Docker¶
Cacao’s Robot contains 2 processor unit that is Intel NUC and a Jetson Xavier NX developer kit. Two processors have different objectives first Jetson Xavier NX developer kit using for running the machine learning models and Intel NUC using for Navigation. Both processors do not have the same python environment, therefore, Cacao’s team is building the docker images for executing software in the same environment as Cacao’s processor
Jetson Xavier Docker Image¶
docker repository: https://hub.docker.com/repository/docker/thanachart29/jetson_athome
Jetson Xavier package¶
you can find all package at https://github.com/MBSE-2022-1/Software-Team/blob/docker/jetson_python_library.txt
requirement package included:
System
OS: ubuntu focal fossa 20.04.5 LTS
Architecture: arm64/v8
CUDA: 11.4
Python 3.8.10
Default work directory : /usr/app/src/cacao_ws
Library
ROS2-foxy-desktop
PyTorch v1.11.0
torchvision v0.12.0
torchaudio v0.11.0
TensorFlow 2.9.1
Protobuf 3.19.4
Numpy 1.23.1
OpenCV 4.6.0.66
PyYAML 5.3.1
Pillow 9.2.0
Request 2.28.1
Tqdm 4.64.1
Tensorboard 2.9.1
Pandas 1.5.1
Mediapipe 0.8.11
SpeechRecognition 3.8.1
pocketsphinx 0.1.15
Pyaudio 0.2.11
Pyttsx3 0.29
Pybind11 2.10.0
Enabling Jetson Containers on an x86 workstation (using qemu) [1]¶
$ sudo apt-get install qemu binfmt-support qemu-user-static
# Check if the entries look good.
$ sudo cat /proc/sys/fs/binfmt_misc/status
>> enabled
# See if /usr/bin/qemu-aarch64-static exists as one of the interpreters.

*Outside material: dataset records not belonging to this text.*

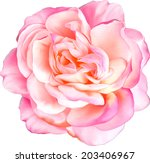 Pink Rose Flower Isolated On...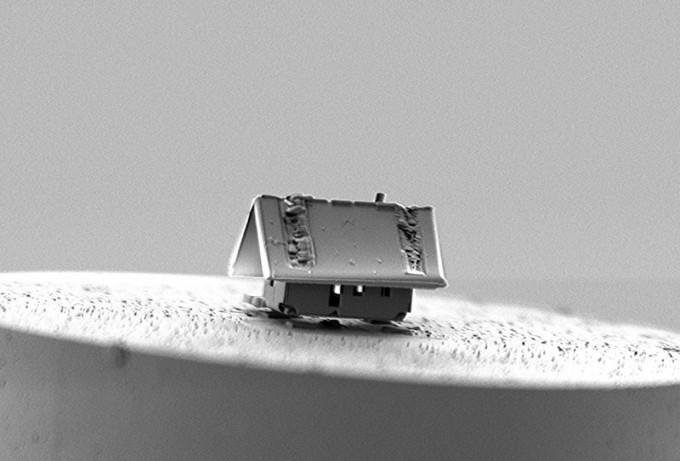 화성 향한 전기차부터 마지막 북부흰코뿔소의 최후까지…올해의 과학 이미지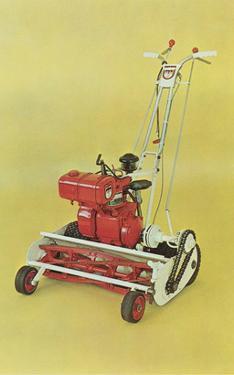 Motorized Lawnmower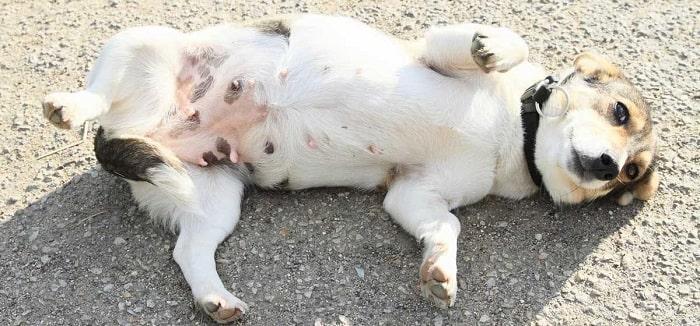 Cách Chữa Trị Chó Bị Chướng Bụng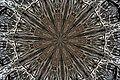 Twisted wooden branches under kaleidoscope Filter.jpg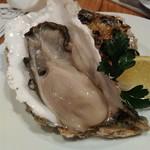 Furenchisakababommarushe - 厚岸産の生牡蠣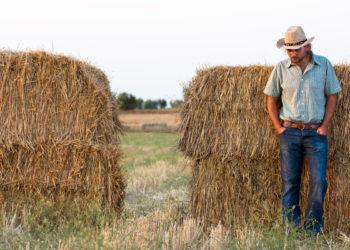 worried farmer by hay bales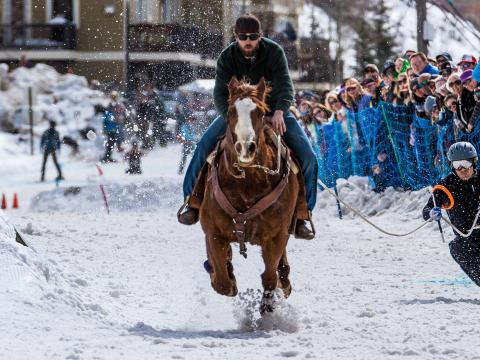 Skijoring con caballos durante los Skijor West Championships de West Yellowstone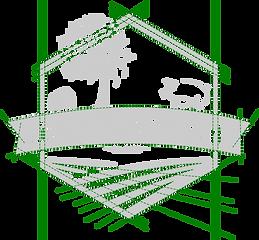 LPP design lines.png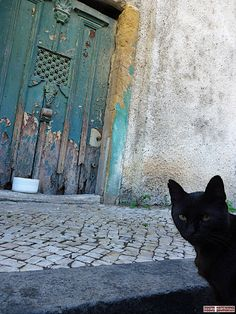Door and cats in Coimbra-Portugal (Photo © Doors Portugal)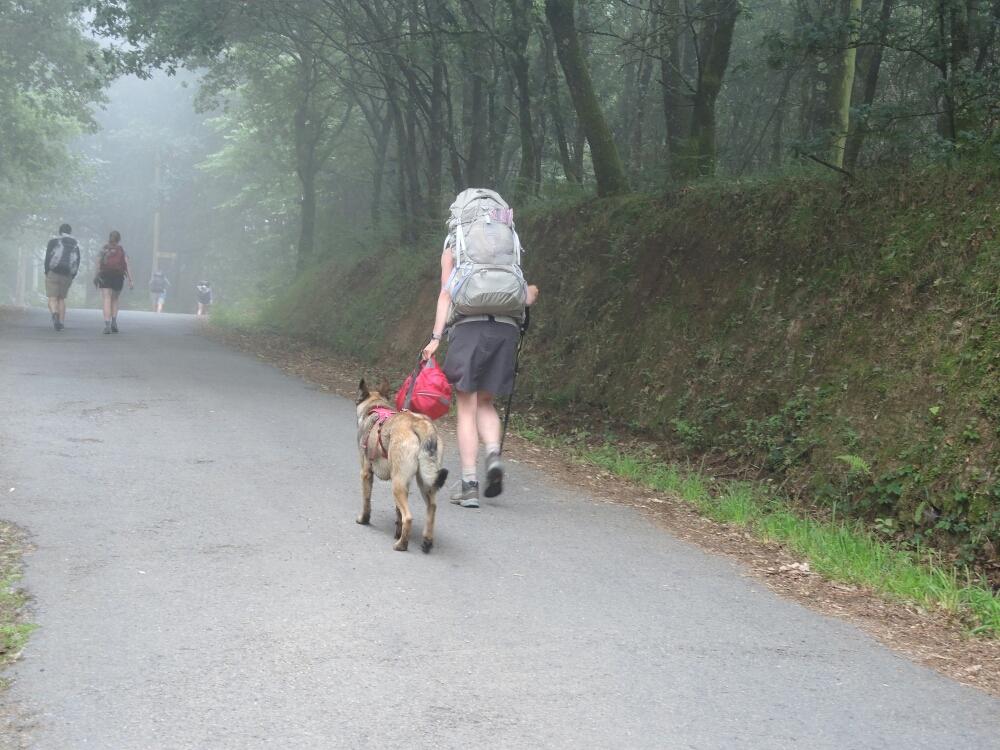 Eine Pilgerin mit dem Hund. Die Hunde und Pferde vertragen schlecht denn Jakobsweg und haben auf Dauer ein Problem jeden Tag über 30 km zu laufen . Nur der Mensch verträgt das reltiv gut.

$ cat /proc/sys/fs/binfmt_misc/qemu-aarch64
>> enabled
>> interpreter /usr/bin/qemu-aarch64-static
>> flags: OCF
>> offset 0
>> magic 7f454c460201010000000000000000000200b700
>> mask ffffffffffffff00fffffffffffffffffeffffff
Note
Unfortunately you won’t be able to run any binary that calls into the NVIDIA driver on the x86 host.
Inter NUC Docker Image¶
docker repository: https://hub.docker.com/repository/docker/thanachart29/nuc_athome
Inter NUC package¶
you can find all package at https://github.com/MBSE-2022-1/Software-Team/blob/docker/nuc_python_library.txt
requirement package included:
System
OS: ubuntu focal fossa 20.04.5 LTS
Architecture: x86_64
CUDA: 11.2
Python 3.8.10
Default work directory : /usr/app/src/cacao_ws
Library
ROS2-foxy-desktop
PyTorch v1.11.0
torchvision v0.12.0
torchaudio v0.11.0
TensorFlow 2.9.1
Protobuf 3.19.6
Numpy 1.23.1
OpenCV 4.6.0.66
PyYAML 5.3.1
Pillow 9.2.0
Request 2.28.1
Tqdm 4.64.1
Tensorboard 2.9.1
Pandas 1.5.1
Mediapipe 0.8.11
SpeechRecognition 3.8.1
pocketsphinx 0.1.15
Pyaudio 0.2.11
Pyttsx3 0.29
Pybind11 2.10.0
Using Docker Instruction¶
first of all, install Docker following the Docker install manuals
Pull docker images
Jetson Xavier Images
docker pull thanachart29/jetson_athome:latest
Intel NUC Images
docker pull thanachart29/nuc_athome:latest
Run a command in a new containers
docker run [OPTIONS] IMAGE [COMMAND] [ARG...]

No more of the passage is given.